Hepburn was drawn to disturbed, self-destructive men (Leaming describes them as having an oversensitivity to life) and she puts aside her own feelings in a vain quest to bring them back from the brink. She fell in love with director John Ford, who was both married and an alcoholic, but could not pry him away from is domineering wife. Hepburn also embarked on a doomed affair with Howard Hughes, and persisted in pursuing the relationship with this strange and boorish man until he cut off all communication with her.
Hepburn's most famous relationship was with Spencer Tracy, who refused to divorce his wife because of his Catholic faith. Following his death in 1967, the 26-year relationship was romanticized in the media as one of two romantics meeting at the wrong place and time.
The truth was very different, Leaming says. Tracy treated Hepburn with summary contempt, constantly belittling her in public or ignoring her completely. Like Ford, Tracy was a hopeless alcoholic who sought to escape his profound guilt about his life by drowning himself in whisky (he believed his son's deafness was divine retribution for his philandering and unfaithfulness to his wife). When he went on one of his frequent benders, Tracy would throw Hepburn out of his apartment at the Beverly Hills Hotel in a stream of verbal abuse. Hepburn, content to play the long-suffering martyr in real life, would curl up to sleep outside the room, eventually getting a hotel employee to let her in to clean up after the comatose Tracy.

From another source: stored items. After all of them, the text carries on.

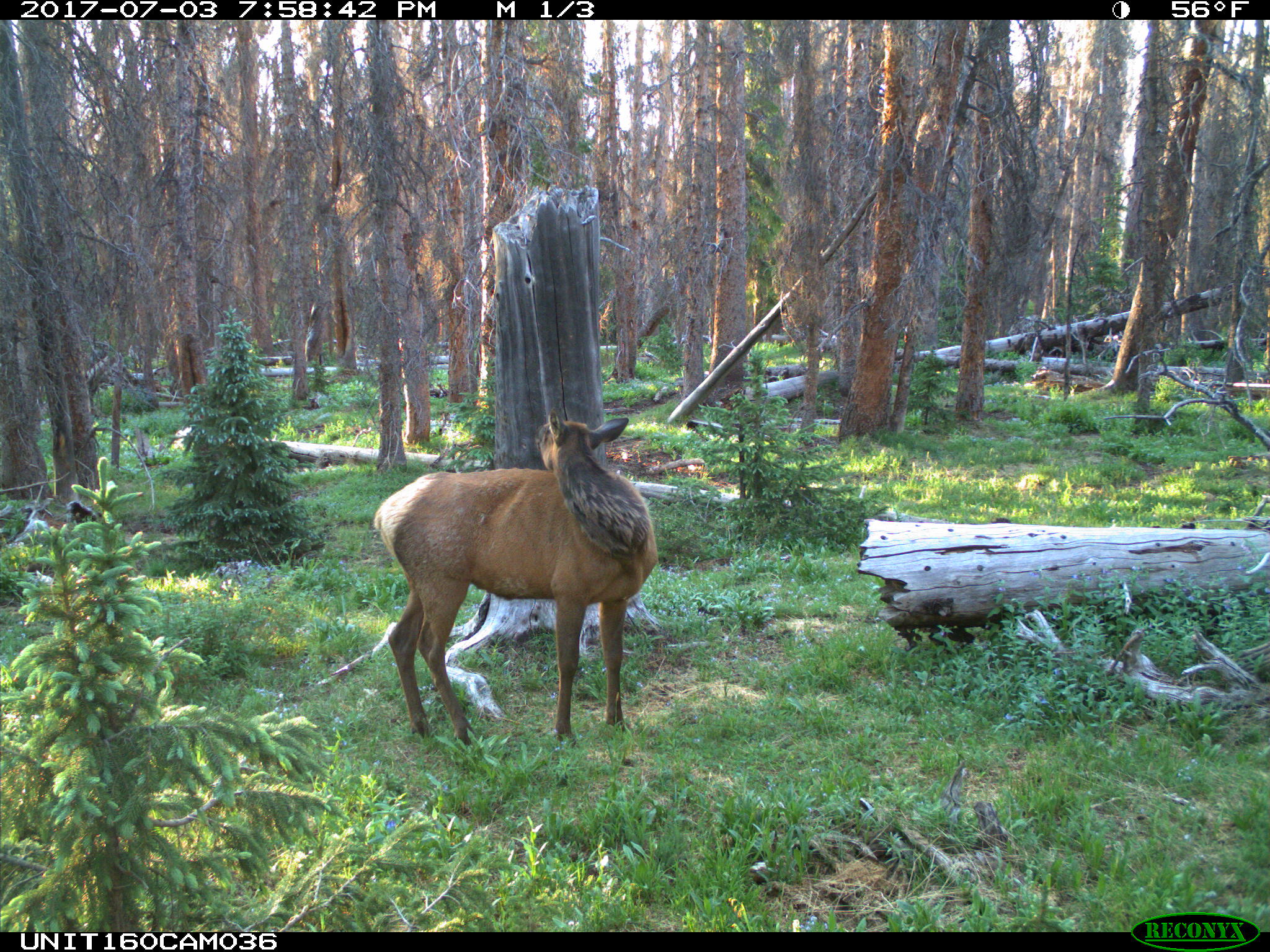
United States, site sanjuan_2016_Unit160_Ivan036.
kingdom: Animalia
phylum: Chordata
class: Mammalia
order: Artiodactyla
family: Cervidae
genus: Cervus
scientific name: Cervus elaphus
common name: red deer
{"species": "Cervus elaphus (red deer)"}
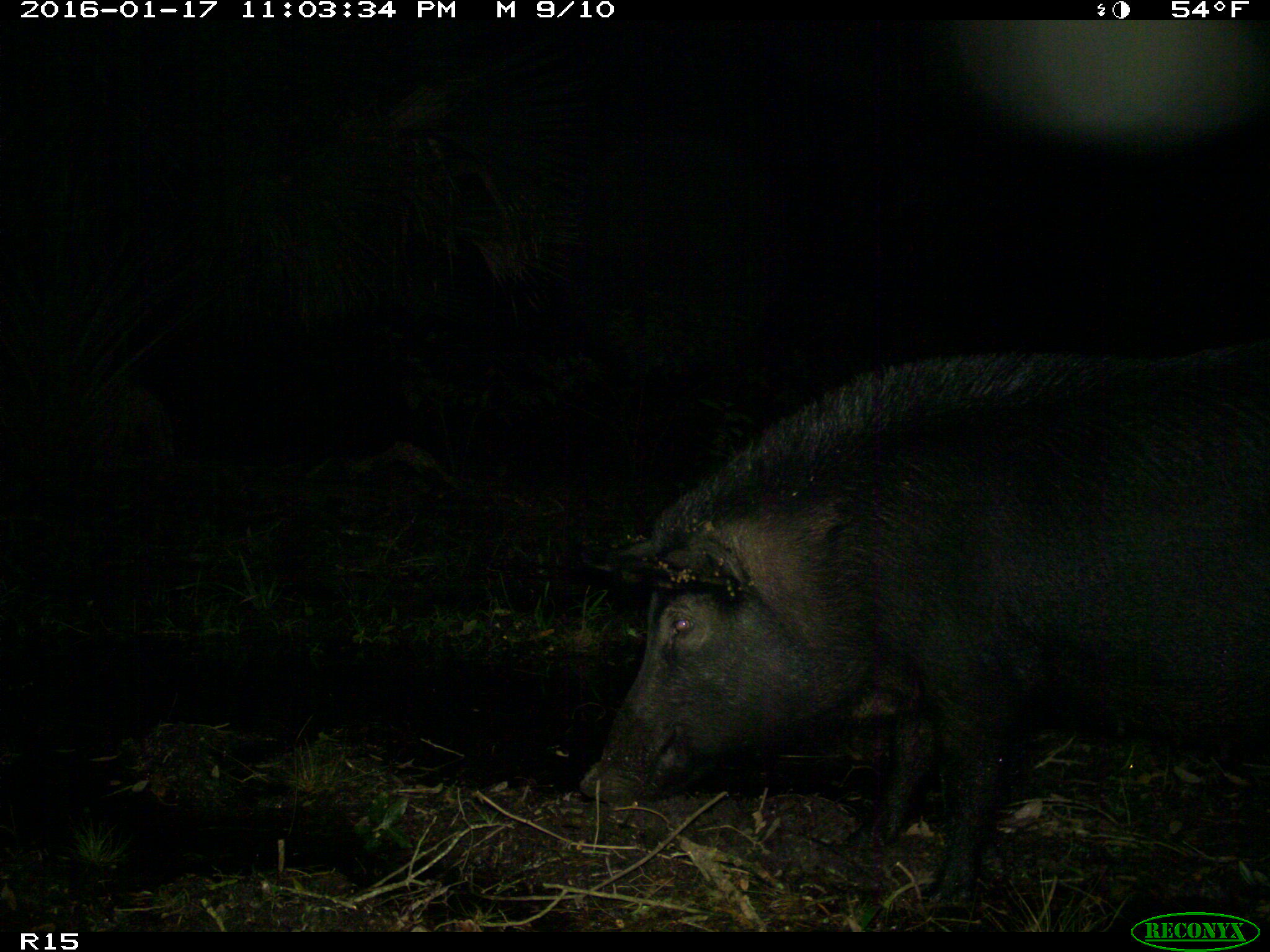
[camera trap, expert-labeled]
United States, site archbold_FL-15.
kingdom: Animalia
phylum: Chordata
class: Mammalia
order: Artiodactyla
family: Suidae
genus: Sus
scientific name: Sus scrofa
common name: wild boar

Katharine Hepburn is not a chronology of the actress's work, which is mentioned incidentally in the grander scheme of the personal events in her life. It is an absorbing biography which helps to answer many of the questions about the actress and the influences in shaping her unique personality. It is at once revealing, sympathetic and fair, with Hepburn emerging as a more complete and compelling figure under Leaming's skilled treatment.